==== Document section ====
It was reportedly developed around a tune Hampton whistled as he nervously waited for his first flight on an aircraft. It was first recorded by the Benny Goodman Sextet on November 6, 1939 featuring solos by Hampton and Charlie Christian. Several other groups subsequently recorded the tune; however, the most famous version is a lively 1942 recording by Lionel Hampton and His Orchestra, featuring a tenor sax solo by Illinois Jacquet.Ted Heath (bandleader) does a swinging jump-blues version as well.
Singer Chris Connor recorded a vocal version of the song for Atlantic Records and released it as a single in 1959 (ATL-2017).
Harry James recorded a version in 1965 on his album New Versions Of Down Beat Favorites (MGM E-4265).
Ella Fitzgerald recorded a seven-minute-plus rendering that can be found on the Pablo release Digital III at Montreux (1979), while her 1945 scatting version (arranged by Vic Schoen and performed with Vic Schoen and his Orchestra), included on the Decca release Lullabies of Birdland, was later described by The New York Times as "one of the most influential vocal jazz records of the decade....Where other singers, most notably Louis Armstrong, had tried similar improvisation, no one before Miss Fitzgerald employed the technique with such dazzling inventiveness."
==== Provided data ====
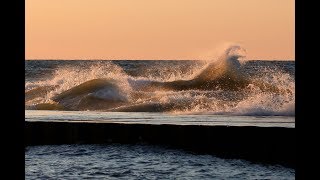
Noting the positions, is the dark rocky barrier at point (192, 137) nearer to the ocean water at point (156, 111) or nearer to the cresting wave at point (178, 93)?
====
**Written request**
Copy out the full passage above on recordings of the Hampton tune, word for word.

**Task solution**
It was reportedly developed around a tune Hampton whistled as he nervously waited for his first flight on an aircraft. It was first recorded by the Benny Goodman Sextet on November 6, 1939 featuring solos by Hampton and Charlie Christian. Several other groups subsequently recorded the tune; however, the most famous version is a lively 1942 recording by Lionel Hampton and His Orchestra, featuring a tenor sax solo by Illinois Jacquet.Ted Heath (bandleader) does a swinging jump-blues version as well.
Singer Chris Connor recorded a vocal version of the song for Atlantic Records and released it as a single in 1959 (ATL-2017).
Harry James recorded a version in 1965 on his album New Versions Of Down Beat Favorites (MGM E-4265).
Ella Fitzgerald recorded a seven-minute-plus rendering that can be found on the Pablo release Digital III at Montreux (1979), while her 1945 scatting version (arranged by Vic Schoen and performed with Vic Schoen and his Orchestra), included on the Decca release Lullabies of Birdland, was later described by The New York Times as "one of the most influential vocal jazz records of the decade....Where other singers, most notably Louis Armstrong, had tried similar improvisation, no one before Miss Fitzgerald employed the technique with such dazzling inventiveness."